Description
Indulge in a delightful blueberry cream cheese croissant casserole. This step-by-step recipe shows you how to make an easy to bake breakfast or dessert with the best flavor.
Ingredients
- 6–8 large day-old croissants, torn into 1–2 inch pieces
- 8 oz (226g) cream cheese, softened
- 1/2 cup (100g) granulated sugar, divided
- 2 large eggs
- 2 cups (480ml) whole milk (or half-and-half)
- 1 tsp pure vanilla extract, divided
- 1/2 tsp ground cinnamon
- 1.5 – 2 cups fresh blueberries (or frozen, not thawed)
- Optional: 1 tbsp turbinado sugar for topping
Instructions
- 1. Prepare Baking Dish & Croissants: Preheat oven to 375°F (190°C). Grease a 9×13 inch baking dish. Arrange two-thirds of the torn croissant pieces in the dish.
- 2. Make Cream Cheese Mixture: In a bowl, beat softened cream cheese with 2 tbsp granulated sugar and 1/2 tsp vanilla extract until smooth. Dollop over croissants.

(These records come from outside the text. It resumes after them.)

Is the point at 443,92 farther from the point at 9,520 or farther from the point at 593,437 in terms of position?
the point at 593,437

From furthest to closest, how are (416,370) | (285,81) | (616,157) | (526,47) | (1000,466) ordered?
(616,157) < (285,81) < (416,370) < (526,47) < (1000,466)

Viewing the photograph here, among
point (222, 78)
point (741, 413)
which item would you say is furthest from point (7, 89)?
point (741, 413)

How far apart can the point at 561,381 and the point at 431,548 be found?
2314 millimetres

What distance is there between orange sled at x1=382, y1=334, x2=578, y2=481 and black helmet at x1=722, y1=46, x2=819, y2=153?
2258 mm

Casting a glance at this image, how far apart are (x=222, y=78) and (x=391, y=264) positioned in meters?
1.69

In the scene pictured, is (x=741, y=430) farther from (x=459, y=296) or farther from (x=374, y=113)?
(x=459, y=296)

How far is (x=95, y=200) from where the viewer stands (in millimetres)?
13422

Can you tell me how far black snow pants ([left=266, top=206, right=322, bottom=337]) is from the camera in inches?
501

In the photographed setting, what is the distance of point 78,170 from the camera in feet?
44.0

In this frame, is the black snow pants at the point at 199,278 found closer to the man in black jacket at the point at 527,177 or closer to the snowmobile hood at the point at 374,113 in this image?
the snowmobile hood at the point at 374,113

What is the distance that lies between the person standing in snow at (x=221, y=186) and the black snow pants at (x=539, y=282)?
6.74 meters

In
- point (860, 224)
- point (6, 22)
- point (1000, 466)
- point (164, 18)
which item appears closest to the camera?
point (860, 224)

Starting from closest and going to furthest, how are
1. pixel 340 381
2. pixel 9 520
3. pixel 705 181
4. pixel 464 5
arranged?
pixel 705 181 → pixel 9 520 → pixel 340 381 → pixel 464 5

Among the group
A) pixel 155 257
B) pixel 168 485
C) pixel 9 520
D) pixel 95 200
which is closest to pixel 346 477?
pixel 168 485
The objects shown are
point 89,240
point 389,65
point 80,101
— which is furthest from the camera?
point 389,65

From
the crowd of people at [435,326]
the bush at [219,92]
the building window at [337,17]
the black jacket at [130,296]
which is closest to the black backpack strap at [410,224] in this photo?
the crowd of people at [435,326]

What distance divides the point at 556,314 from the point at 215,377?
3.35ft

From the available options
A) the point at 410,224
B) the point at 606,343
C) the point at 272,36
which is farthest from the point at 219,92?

- 3. Whisk Custard: In a large bowl, whisk milk, eggs, remaining 1/2 cup granulated sugar, 1 tsp vanilla extract, and cinnamon until well combined.
- 4. Layer & Soak: Sprinkle half the blueberries over the croissants. Pour custard evenly over everything, pressing croissants to absorb. Top with remaining croissants and blueberries. Sprinkle with turbinado sugar if desired.
- 5. Bake: Bake for 35-45 minutes, or until golden brown and custard is set. Let rest 10-15 minutes before serving.